Apple has a long history of commercials. This slideshow lists my 28 favorite Apple ads. Click on the Watch this ad link to open a separate Web page with video.

(If you want even more Apple ads, Macworld’s Philip Michaels in 2009 presented his list of the greatest and worst Apple commercials that you can check out. And Every Apple TV Ad on YouTube has a huge list—a list that’s more complete that Apple’s YouTube channel.)

Talk about your favorite Mac ads by posting in the comments section.

Editor’s note: This an update to a slideshow that originally posted on February 2, 2013.

apple your verse anthem
Your Verse Anthem

This is one of Apple’s most powerful commercials. The montage works perfectly with the music, but what makes this commercial effective is the voiceover by Robin Williams, a speech taken from the 1989 film Dead Poets Society. I’ve probably watched this ad a few hundred times and I admire its artistry.

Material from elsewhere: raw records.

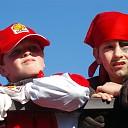 Carnavalsoptocht door het hart van Broekland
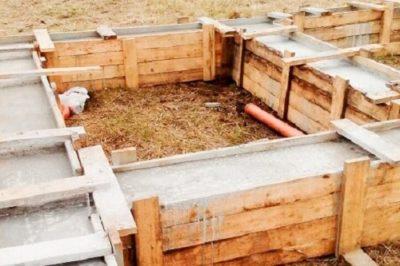 как сделать фундамент под деревянный дом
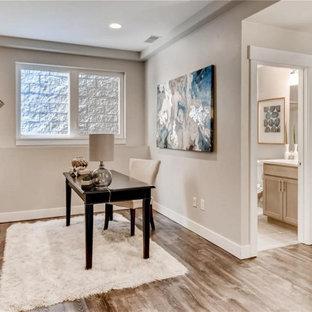 Foto på ett litet funkis hemmastudio, med grå väggar, laminatgolv och brunt golv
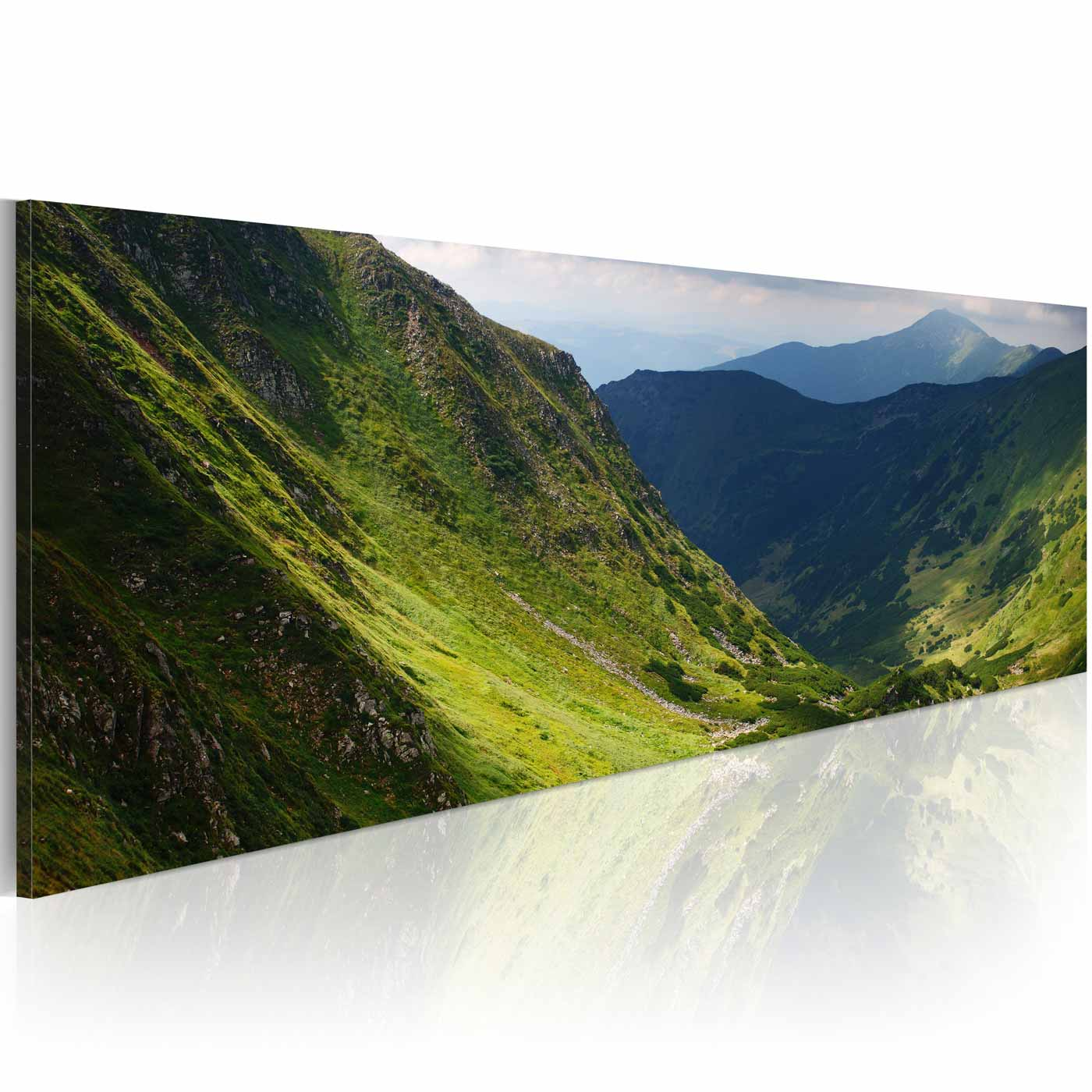 Artgeist in the valley of the mountain billede - multifarvet canvas print (40x120) fra artgeist på boboonline.dk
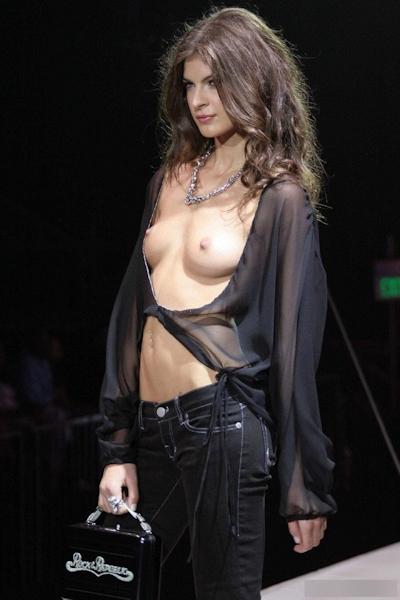 ファッションショーで乳首が見えてるモデルの画像 15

I like the 90-second version, but Apple also produced two 30-second versions called Sound verse and Light verse.

Watch this ad (YouTube)

WWDC 2009

This Get a Mac ad actually opened the keynote at Apple’s Worldwide Developers Conference in 2009. It never hit the airwaves. It features PC (John Hodgman) attempting to greet the developers, but eventually, his true character comes through.

Watch this ad (YouTube)

Lose yourself

I was at the 2005 Apple iPod event when this ad was revealed. Of all the iPod silhouette ads, this one’s my favorite. But Apple quickly pulled the ad. A few weeks later, shoe company Lugz filed suit against Apple, claiming that the Eminem silhouette ad was a copy of its own ad that featured Funkmaster Flex.

Watch this ad (YouTube)

1984

A lot has been said about 1984, and chances are you’ve heard or read about it. But former Chiat/Day creative director Steve Hayden talked about the behind-the-scenes history and provided some interesting tidbits about the making of the ad.

Watch this ad (YouTube)

Misunderstood Apple commercial
Misunderstood

This commercial debuted during the 2013 holiday season. It perfectly combines the sentiment of the season with subtle product promotion. Never mind the fact that the guy in the commercial is shooting his videos vertically but the final video he produces ends up in a proper horizontal orientation. It's a Christmas miracle!

Watch this ad (YouTube)

the song apple ad
The Song

Apple has done a very good job with its holiday ads in recent years. I’ve already mentioned Misunderstood and I’ll get to another holiday commercial later in this slideshow. Another favorite of mine is The Song.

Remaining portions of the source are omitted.